• ACTIVITY 1: Using the text on grouped data, decide whether each statement agrees with it: (a) ogives are one of the graphical representations listed; (b) ungrouped data are organized into classes with frequencies; (c) the grouped-data example uses marks in ranges such as 0–10 and 10–20. For each, answer yes or no and quote the words of the text that settle it.
• ACTIVITY 2: From the text on grouped data, quote the passage that begins with the words containing "It focuses on" and ends with "of 10 students).".
• ACTIVITY 3: Continue the text on grouped data from the point where it stops.

• PAGE TEXT:
It focuses on methods of collecting, organizing, and analyzing data, specifically:
-
Mean, Median, and Mode of grouped data
-
Use of the cumulative frequency table
-
Graphical representation using histograms, frequency polygons, and ogives
-
Ungrouped data: Raw individual observations (e.g., marks of 10 students).
-
Grouped data: Data organized into classes/intervals with frequencies (e.g., marks grouped as 0–10, 10–20, etc.).

• Collected data:
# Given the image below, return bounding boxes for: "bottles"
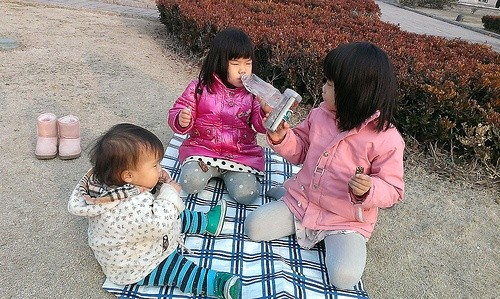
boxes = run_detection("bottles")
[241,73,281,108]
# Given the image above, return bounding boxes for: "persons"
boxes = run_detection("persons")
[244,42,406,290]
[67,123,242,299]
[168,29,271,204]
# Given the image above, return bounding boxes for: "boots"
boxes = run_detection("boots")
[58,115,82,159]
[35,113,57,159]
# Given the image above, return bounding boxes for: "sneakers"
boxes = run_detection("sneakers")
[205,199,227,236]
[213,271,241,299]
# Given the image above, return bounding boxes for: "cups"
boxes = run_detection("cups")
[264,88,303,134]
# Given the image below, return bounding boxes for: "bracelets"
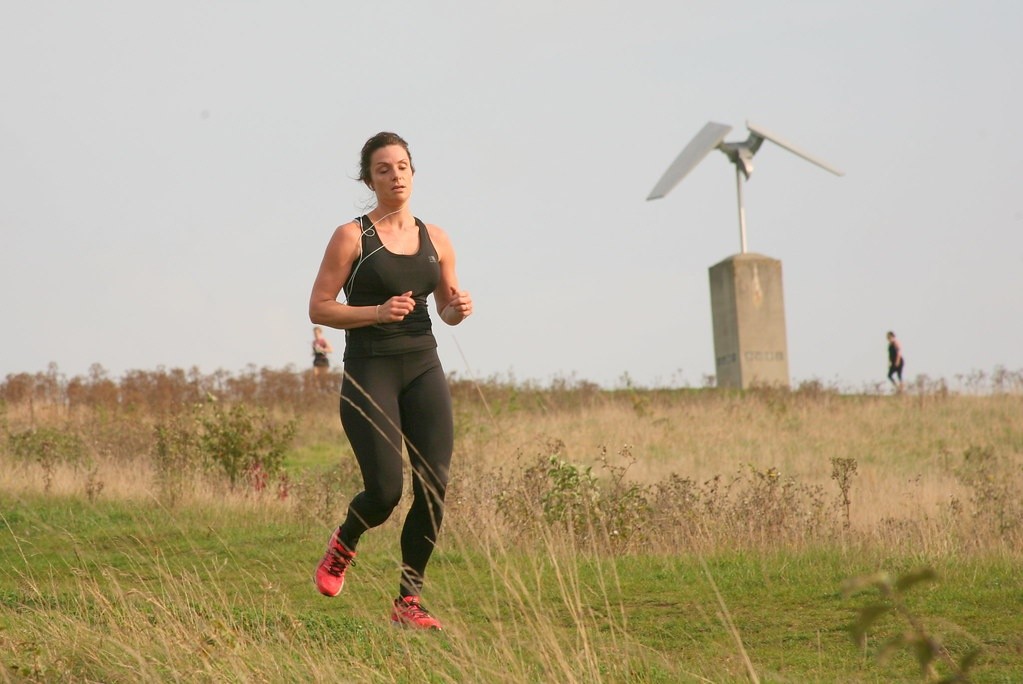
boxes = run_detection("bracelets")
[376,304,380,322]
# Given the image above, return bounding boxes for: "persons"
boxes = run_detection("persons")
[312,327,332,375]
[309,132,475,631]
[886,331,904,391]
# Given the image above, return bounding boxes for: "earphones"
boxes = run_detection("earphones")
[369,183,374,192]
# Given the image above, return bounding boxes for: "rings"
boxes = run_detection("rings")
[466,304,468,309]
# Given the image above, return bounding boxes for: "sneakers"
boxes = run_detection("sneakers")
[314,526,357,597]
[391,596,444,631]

• ANSWER BOX 1:
(a) Yes: "Graphical representation using histograms, frequency polygons, and ogives"
(b) No: "Ungrouped data: Raw individual observations (e.g., marks of 10 students)."
(c) Yes: "marks grouped as 0–10, 10–20, etc."

• ANSWER BOX 2:
It focuses on methods of collecting, organizing, and analyzing data, specifically:
-
Mean, Median, and Mode of grouped data
-
Use of the cumulative frequency table
-
Graphical representation using histograms, frequency polygons, and ogives
-
Ungrouped data: Raw individual observations (e.g., marks of 10 students).

• ANSWER BOX 3:
A histogram is a bar graph of class intervals vs. frequencies. The bars are adjacent with no gaps since the data is continuous.
A frequency polygon is a line graph formed by joining the midpoints of the tops of histogram bars. It can also be drawn directly using class midpoints and frequencies.